### [Task to complete]
Copy out, word for word, the entries below from the very start through the line containing "2.33 meters", with both ends included. Leave out the pictures.

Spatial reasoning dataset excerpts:
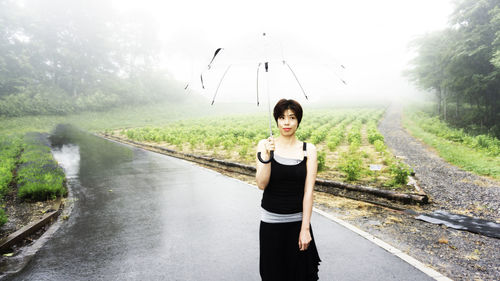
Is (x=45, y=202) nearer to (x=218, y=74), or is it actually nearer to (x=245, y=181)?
(x=245, y=181)

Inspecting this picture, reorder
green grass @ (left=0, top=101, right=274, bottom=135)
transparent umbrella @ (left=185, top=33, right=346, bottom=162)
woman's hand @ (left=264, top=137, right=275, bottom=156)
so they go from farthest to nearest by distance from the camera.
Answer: green grass @ (left=0, top=101, right=274, bottom=135) < transparent umbrella @ (left=185, top=33, right=346, bottom=162) < woman's hand @ (left=264, top=137, right=275, bottom=156)

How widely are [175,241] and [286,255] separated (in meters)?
2.65

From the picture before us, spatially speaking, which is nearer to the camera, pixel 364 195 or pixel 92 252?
pixel 92 252

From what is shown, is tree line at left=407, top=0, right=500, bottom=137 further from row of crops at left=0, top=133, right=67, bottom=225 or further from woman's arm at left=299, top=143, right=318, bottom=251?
row of crops at left=0, top=133, right=67, bottom=225

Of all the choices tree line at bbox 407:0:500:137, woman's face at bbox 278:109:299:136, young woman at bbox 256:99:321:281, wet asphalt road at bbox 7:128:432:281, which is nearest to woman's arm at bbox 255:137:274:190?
young woman at bbox 256:99:321:281

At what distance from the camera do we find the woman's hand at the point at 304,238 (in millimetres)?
2336

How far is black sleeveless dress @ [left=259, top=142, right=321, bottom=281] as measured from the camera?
2.33 meters

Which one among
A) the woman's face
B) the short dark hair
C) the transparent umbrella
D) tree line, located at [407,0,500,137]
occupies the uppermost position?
tree line, located at [407,0,500,137]

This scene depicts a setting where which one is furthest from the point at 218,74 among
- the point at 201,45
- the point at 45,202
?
the point at 201,45

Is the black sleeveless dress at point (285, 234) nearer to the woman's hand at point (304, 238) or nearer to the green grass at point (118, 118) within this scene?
the woman's hand at point (304, 238)

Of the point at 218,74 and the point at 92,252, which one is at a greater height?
the point at 218,74

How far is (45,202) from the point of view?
674cm

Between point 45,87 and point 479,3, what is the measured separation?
2164 inches

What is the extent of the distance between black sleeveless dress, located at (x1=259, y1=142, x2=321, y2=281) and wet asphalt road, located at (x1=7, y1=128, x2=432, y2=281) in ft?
3.78
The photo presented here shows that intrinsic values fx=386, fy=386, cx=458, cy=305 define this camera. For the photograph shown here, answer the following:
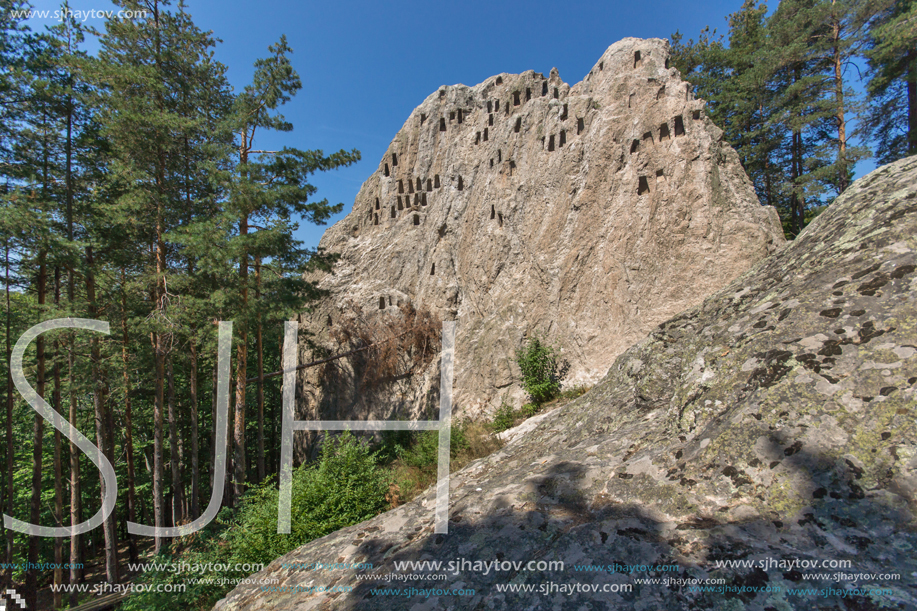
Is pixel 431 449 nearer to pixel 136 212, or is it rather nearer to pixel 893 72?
pixel 136 212

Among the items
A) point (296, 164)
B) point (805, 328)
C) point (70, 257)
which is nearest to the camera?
point (805, 328)

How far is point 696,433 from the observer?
283cm

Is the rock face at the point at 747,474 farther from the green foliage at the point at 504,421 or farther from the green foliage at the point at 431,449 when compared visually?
the green foliage at the point at 504,421

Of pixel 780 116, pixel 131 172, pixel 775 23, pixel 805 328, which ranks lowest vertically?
pixel 805 328

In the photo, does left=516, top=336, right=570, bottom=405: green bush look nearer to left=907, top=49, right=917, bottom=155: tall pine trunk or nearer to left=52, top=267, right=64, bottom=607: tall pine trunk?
left=52, top=267, right=64, bottom=607: tall pine trunk

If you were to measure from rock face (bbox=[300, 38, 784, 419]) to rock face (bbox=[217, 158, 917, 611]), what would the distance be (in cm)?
655

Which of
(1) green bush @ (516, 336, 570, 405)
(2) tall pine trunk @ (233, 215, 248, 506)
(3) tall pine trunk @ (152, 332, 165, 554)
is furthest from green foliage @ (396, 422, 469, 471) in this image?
(3) tall pine trunk @ (152, 332, 165, 554)

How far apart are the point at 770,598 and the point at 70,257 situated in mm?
12136

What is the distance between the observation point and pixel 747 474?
91.8 inches

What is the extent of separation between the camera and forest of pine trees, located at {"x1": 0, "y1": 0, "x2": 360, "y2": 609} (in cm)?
883

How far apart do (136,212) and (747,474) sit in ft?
Result: 43.3

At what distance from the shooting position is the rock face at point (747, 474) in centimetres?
188

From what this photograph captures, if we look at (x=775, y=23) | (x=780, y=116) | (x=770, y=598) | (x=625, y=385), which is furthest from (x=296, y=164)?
(x=775, y=23)

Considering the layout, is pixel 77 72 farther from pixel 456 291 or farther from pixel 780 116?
pixel 780 116
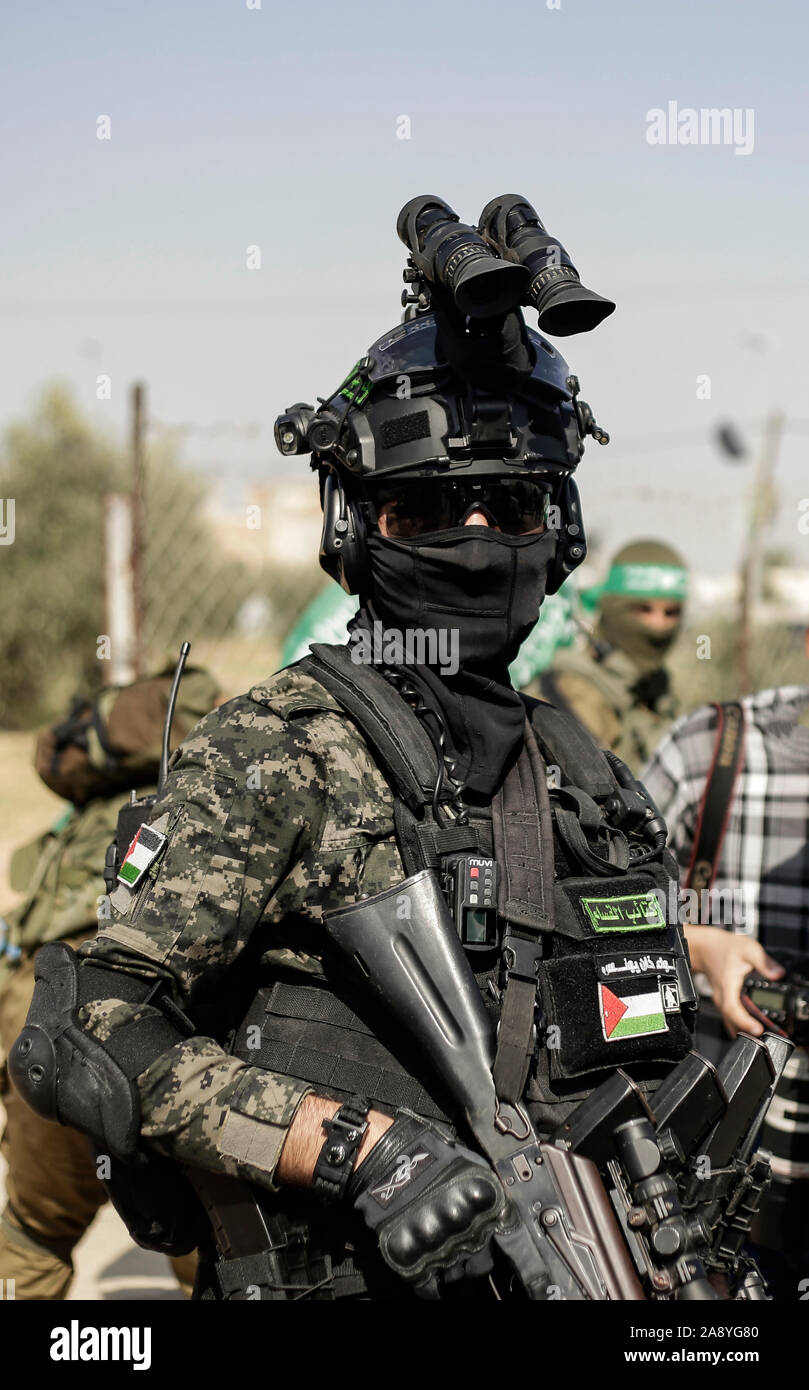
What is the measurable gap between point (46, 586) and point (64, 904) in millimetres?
16091

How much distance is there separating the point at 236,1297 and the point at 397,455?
4.84 ft

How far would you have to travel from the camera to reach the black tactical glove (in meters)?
1.86

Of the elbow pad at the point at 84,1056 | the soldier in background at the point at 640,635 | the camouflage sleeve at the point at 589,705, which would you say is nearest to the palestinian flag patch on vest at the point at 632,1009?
the elbow pad at the point at 84,1056

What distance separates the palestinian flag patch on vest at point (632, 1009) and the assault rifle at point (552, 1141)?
11 centimetres

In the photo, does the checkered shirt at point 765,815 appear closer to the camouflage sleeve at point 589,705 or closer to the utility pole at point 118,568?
the camouflage sleeve at point 589,705

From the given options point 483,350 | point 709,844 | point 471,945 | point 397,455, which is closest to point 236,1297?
point 471,945

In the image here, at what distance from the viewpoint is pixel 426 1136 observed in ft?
6.46

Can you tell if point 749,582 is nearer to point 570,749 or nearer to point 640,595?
point 640,595

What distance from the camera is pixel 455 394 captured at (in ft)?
8.09

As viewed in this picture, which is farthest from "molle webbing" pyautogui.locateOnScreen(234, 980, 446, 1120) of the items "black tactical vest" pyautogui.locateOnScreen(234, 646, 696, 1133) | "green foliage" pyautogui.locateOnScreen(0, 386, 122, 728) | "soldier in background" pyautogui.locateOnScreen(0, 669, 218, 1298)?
"green foliage" pyautogui.locateOnScreen(0, 386, 122, 728)

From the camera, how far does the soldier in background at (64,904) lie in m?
3.78

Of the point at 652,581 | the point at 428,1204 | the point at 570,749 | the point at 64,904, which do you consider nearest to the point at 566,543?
the point at 570,749

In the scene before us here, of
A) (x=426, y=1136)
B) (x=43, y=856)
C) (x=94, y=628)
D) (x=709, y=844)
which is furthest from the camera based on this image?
(x=94, y=628)
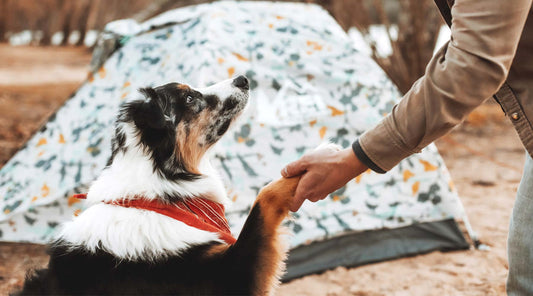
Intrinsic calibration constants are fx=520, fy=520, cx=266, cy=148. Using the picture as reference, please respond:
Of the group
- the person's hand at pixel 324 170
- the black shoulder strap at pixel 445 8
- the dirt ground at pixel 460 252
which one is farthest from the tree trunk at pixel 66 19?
the black shoulder strap at pixel 445 8

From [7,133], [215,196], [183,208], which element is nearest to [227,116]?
[215,196]

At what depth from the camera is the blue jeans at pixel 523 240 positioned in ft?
6.23

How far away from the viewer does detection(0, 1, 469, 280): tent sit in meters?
3.65

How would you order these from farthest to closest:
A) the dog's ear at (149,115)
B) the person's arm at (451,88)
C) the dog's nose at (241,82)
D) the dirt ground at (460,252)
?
the dirt ground at (460,252) → the dog's nose at (241,82) → the dog's ear at (149,115) → the person's arm at (451,88)

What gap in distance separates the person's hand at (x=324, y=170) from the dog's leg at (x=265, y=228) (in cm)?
6

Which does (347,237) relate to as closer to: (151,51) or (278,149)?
(278,149)

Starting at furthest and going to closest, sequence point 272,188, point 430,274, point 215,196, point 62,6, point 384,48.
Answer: point 62,6, point 384,48, point 430,274, point 215,196, point 272,188

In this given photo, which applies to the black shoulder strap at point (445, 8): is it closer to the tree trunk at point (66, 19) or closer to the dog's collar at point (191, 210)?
the dog's collar at point (191, 210)

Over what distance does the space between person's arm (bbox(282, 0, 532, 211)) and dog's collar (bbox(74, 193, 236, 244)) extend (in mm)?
642

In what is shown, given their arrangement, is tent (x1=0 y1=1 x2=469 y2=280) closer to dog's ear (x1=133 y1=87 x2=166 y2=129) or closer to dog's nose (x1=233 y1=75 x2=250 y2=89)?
dog's nose (x1=233 y1=75 x2=250 y2=89)

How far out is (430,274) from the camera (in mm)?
3654

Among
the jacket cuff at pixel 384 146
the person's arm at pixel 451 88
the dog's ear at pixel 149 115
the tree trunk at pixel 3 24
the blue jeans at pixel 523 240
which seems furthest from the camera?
the tree trunk at pixel 3 24

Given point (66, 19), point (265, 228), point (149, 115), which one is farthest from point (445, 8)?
point (66, 19)

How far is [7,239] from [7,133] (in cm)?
398
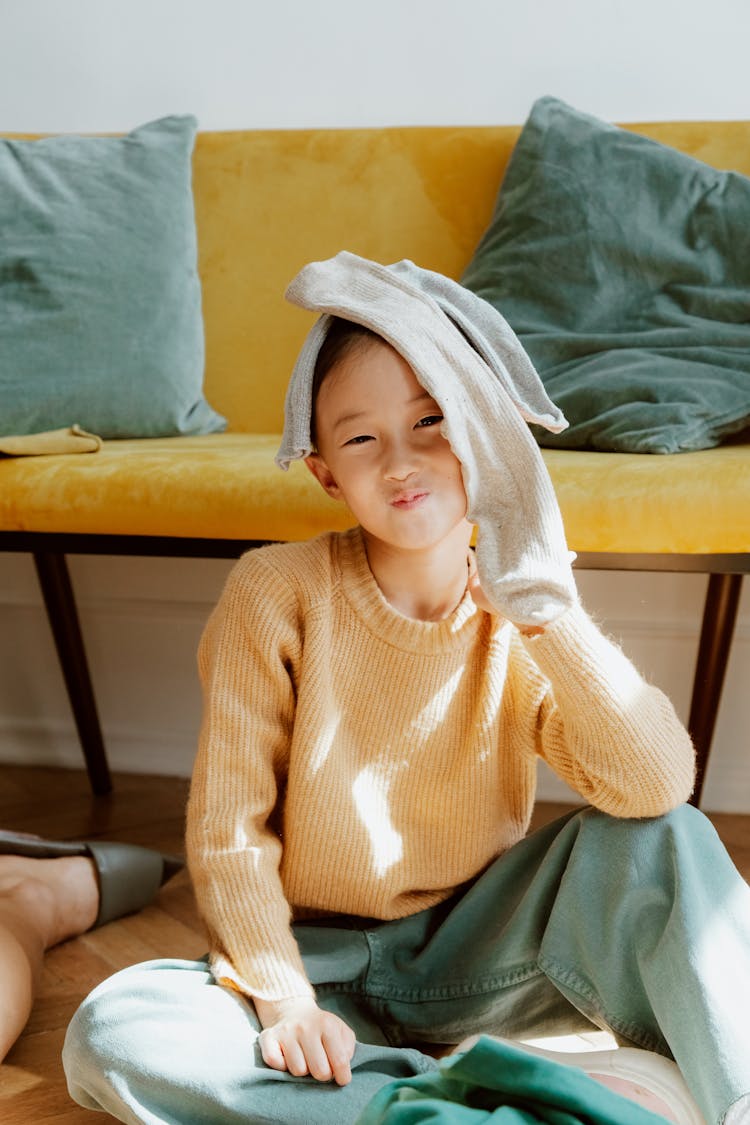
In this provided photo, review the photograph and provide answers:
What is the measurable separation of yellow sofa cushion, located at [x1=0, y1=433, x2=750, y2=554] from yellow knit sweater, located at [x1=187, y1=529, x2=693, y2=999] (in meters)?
0.21

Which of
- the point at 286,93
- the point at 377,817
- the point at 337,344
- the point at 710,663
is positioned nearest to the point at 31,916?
the point at 377,817

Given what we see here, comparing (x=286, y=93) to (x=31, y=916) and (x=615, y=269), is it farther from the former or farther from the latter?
(x=31, y=916)

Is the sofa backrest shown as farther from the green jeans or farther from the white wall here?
the green jeans

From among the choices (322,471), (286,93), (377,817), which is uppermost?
(286,93)

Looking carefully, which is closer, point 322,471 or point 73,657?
point 322,471

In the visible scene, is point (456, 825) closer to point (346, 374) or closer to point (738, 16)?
→ point (346, 374)

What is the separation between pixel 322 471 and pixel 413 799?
0.97 feet

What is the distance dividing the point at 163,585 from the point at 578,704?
112 cm

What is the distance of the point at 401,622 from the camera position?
1.03m

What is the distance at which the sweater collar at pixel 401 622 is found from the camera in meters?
1.04

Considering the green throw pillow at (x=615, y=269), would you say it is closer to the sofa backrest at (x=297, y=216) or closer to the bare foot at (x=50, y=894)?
the sofa backrest at (x=297, y=216)

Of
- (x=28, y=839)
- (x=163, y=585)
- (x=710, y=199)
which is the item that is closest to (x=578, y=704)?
(x=28, y=839)

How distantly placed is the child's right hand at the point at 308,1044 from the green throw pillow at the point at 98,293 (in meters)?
0.96

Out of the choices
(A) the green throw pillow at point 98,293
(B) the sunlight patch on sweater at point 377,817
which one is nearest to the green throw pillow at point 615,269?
(A) the green throw pillow at point 98,293
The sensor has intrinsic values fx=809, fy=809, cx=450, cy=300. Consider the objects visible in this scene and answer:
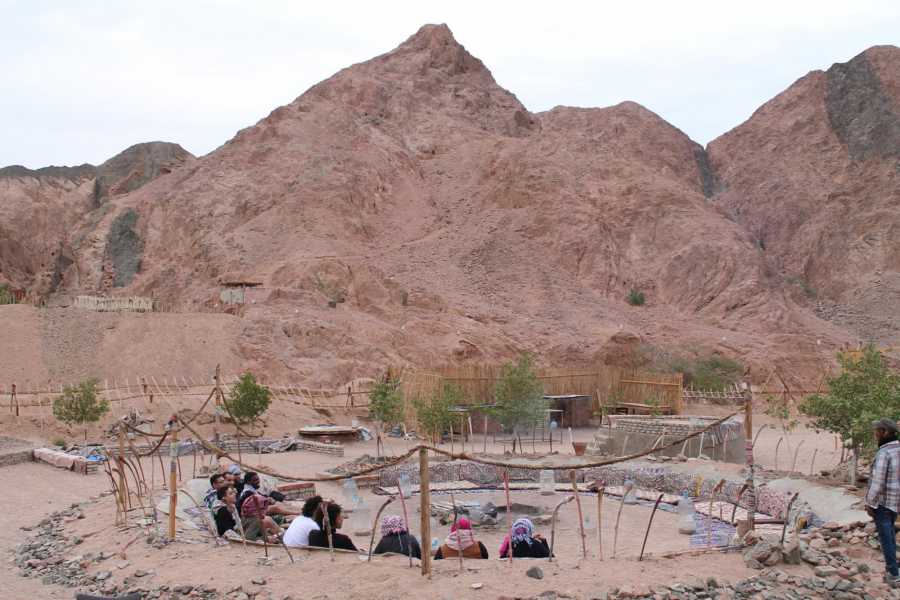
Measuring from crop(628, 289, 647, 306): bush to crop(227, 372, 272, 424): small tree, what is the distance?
28874 mm

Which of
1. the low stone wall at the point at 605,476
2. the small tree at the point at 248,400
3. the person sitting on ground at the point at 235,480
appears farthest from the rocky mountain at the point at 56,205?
the person sitting on ground at the point at 235,480

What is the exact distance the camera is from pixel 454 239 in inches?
1884

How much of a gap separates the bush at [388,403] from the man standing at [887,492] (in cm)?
1503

### [Full response]
Is (x=45, y=202) nearer to (x=218, y=74), or is it actually nearer to (x=245, y=181)?
(x=245, y=181)

Inspecting this picture, reorder
green grass @ (left=0, top=101, right=274, bottom=135)
transparent umbrella @ (left=185, top=33, right=346, bottom=162)
woman's hand @ (left=264, top=137, right=275, bottom=156)
so they go from farthest to nearest by distance from the camera.
Answer: green grass @ (left=0, top=101, right=274, bottom=135) < transparent umbrella @ (left=185, top=33, right=346, bottom=162) < woman's hand @ (left=264, top=137, right=275, bottom=156)

How widely are [175,241] and [286,255] separated (in meters)?
2.65

From the picture before us, spatially speaking, which is nearer to the camera, pixel 364 195 or pixel 92 252?
pixel 92 252

From what is shown, is tree line at left=407, top=0, right=500, bottom=137 further from row of crops at left=0, top=133, right=67, bottom=225 or further from woman's arm at left=299, top=143, right=318, bottom=251?
row of crops at left=0, top=133, right=67, bottom=225

Of all the choices tree line at bbox 407:0:500:137, woman's face at bbox 278:109:299:136, young woman at bbox 256:99:321:281, wet asphalt road at bbox 7:128:432:281, which is nearest to woman's arm at bbox 255:137:274:190?
young woman at bbox 256:99:321:281

At what distance from the camera do we find the woman's hand at the point at 304,238 (in millimetres)?
2336

How far is black sleeveless dress @ [left=259, top=142, right=321, bottom=281] as measured from the camera?
2.33 meters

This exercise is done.